Haig réfléchit. La pluie s’est remise à tomber. Sur les quais, la fourmilière des travailleurs du port commence à s’agiter dans les cagnas et sur les sampans.

Haig :
Les gars, vous me l’enveloppez dans une bâche. Bang, pendant que c’est encore calme, tu vas le porter dans un coin à au moins trois cent mètres de nous.

Bang :
Moi faire.

Haig :
C’est un blanc. Quand on va le trouver, les flics vont faire une enquête. Enfin… un semblant d’enquête. À la cambodgienne, quoi. S’ils savent qu’il était à bord, ils vont vouloir nous soutirer du pognon. À tous les coups je vais les envoyer chier. À tous les coups ils commenceront à nous casser les couilles. Je ne veux pas prendre le risque qu’ils nous empêchent de partir ce soir. Pas question. Allez, au boulot, les gars.

 

EXT Jour, Quai

Pluie battante.

Plan général : une bonne trentaine de dockers loqueteux et maigres vont et viennent de la Marie Barjo au quai en empruntant deux passerelles, l’une à l’avant et l’autre à l’arrière de la cale.

Suite de plans courts :

Le groupe arrière charge les caisses d’alcool que les types trimballent le plus souvent sur leur tête. Kim surveille ce groupe. Il est debout au bord de la cale ou bien juché sur une échelle de bois qui y plonge, d’où il ordonne le rangement. Les lunettes brouillées d’eau, il est enveloppé dans son poncho rose. De temps en temps, il en extrait un bloc-notes pour cocher des trucs en râlant parce que les feuilles se détrempent immédiatement et que son stylo ne fonctionne pas sous la flotte.

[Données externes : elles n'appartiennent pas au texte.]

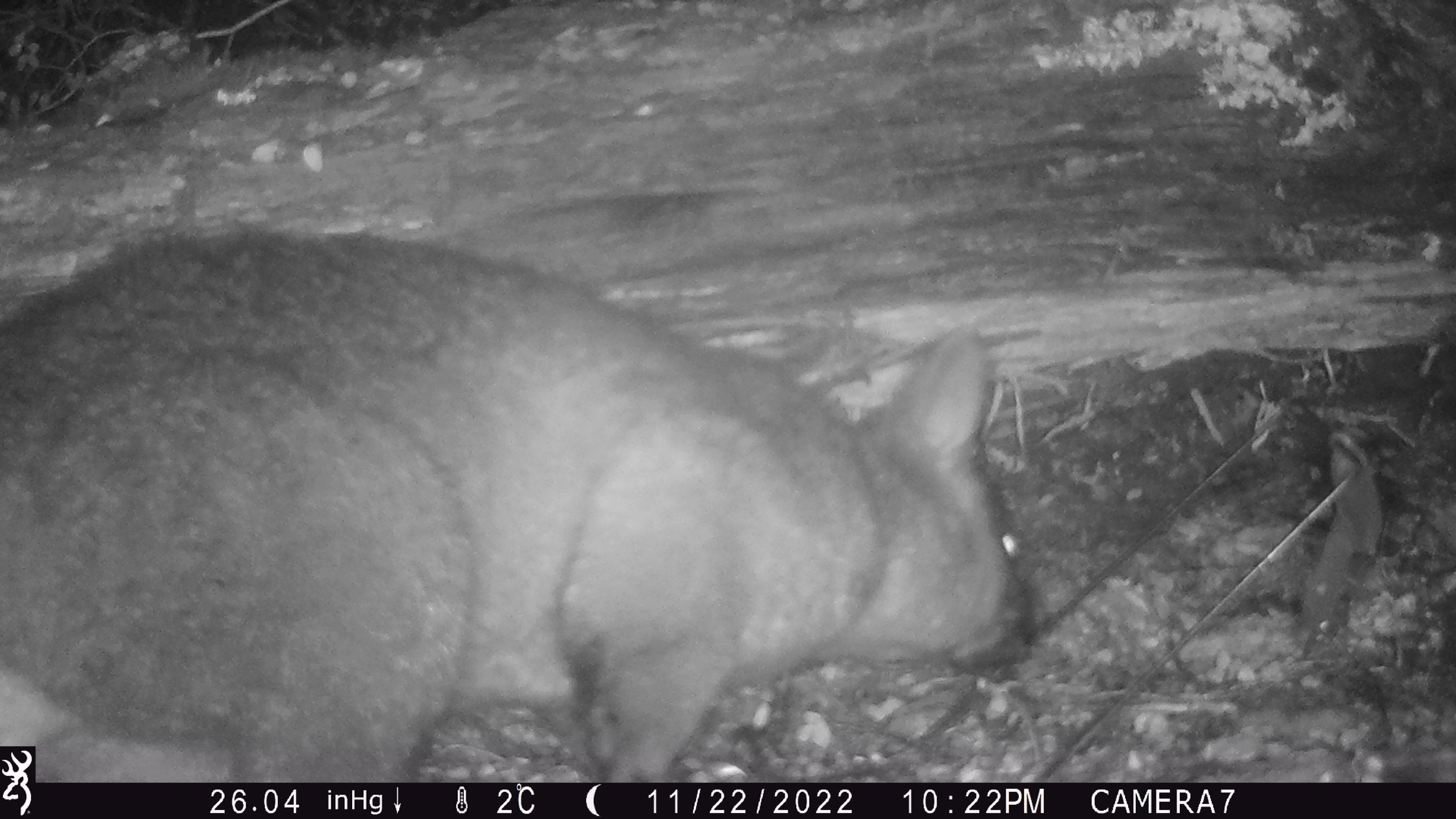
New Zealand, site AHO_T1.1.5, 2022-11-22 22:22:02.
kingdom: Animalia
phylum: Chordata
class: Mammalia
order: Diprotodontia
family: Phalangeridae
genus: Trichosurus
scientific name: Trichosurus vulpecula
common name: common brushtail possum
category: possum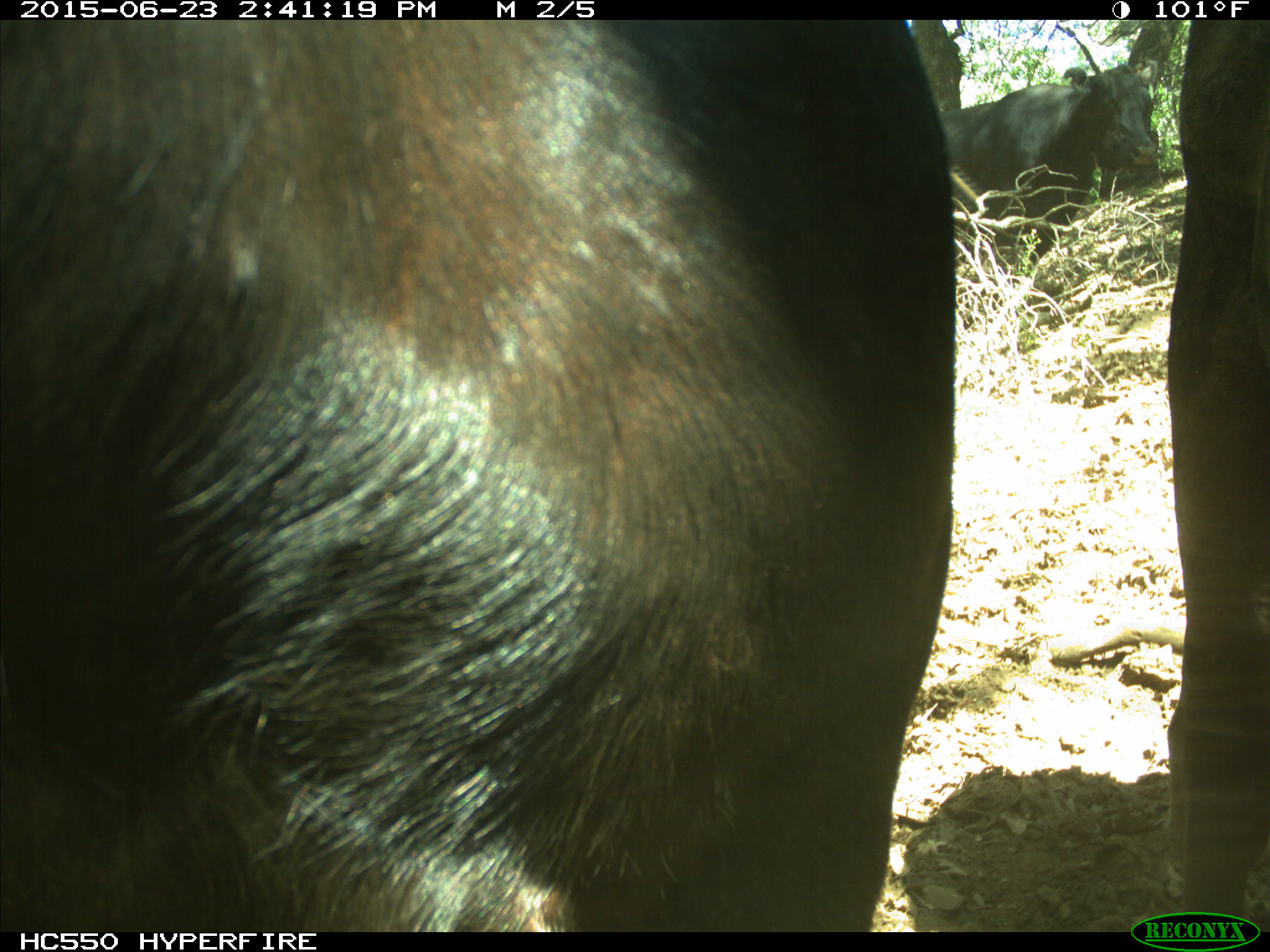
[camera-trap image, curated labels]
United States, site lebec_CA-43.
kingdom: Animalia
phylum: Chordata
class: Mammalia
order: Artiodactyla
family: Bovidae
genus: Bos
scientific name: Bos taurus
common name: domestic cow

À l’avant, ce sont les pièces mécaniques qu’on charge, parmi lesquelles on remarque un empilement de tronçonneuses neuves enveloppées dans du plastique scellé. Il y a également un énorme side-car Ural abrité sous une bâche. C’est Bozo qui commande la mise en place à bord. On aperçoit Bang qui transporte sur sa tête ou sur son dos des charges presque surhumaines.

Le tout doit donner une impression de précipitation, avec notamment Bozo et Kim qui ne cessent de houspiller les mecs pour les faire aller plus vite.

 

INT Jour, carré

Musique : une chanson de Tom Waits.

On perçoit, venant de l’extérieur, les cris et les chocs du chargement.

L’œil de Haig apparaît au bout d’un mince cylindre noir. Haig chantonne en même temps que Tom Waits. Le champ s’élargit : Haig est assis dans le carré, une cantine de métal pleine d’armes ouverte à ses pieds. Sur la table devant lui, plusieurs armes à divers stades de démontage qu’il est en train de nettoyer et graisser.

Pistolets, fusils, F.M., l’ensemble constitue une puissance de feu impressionnante.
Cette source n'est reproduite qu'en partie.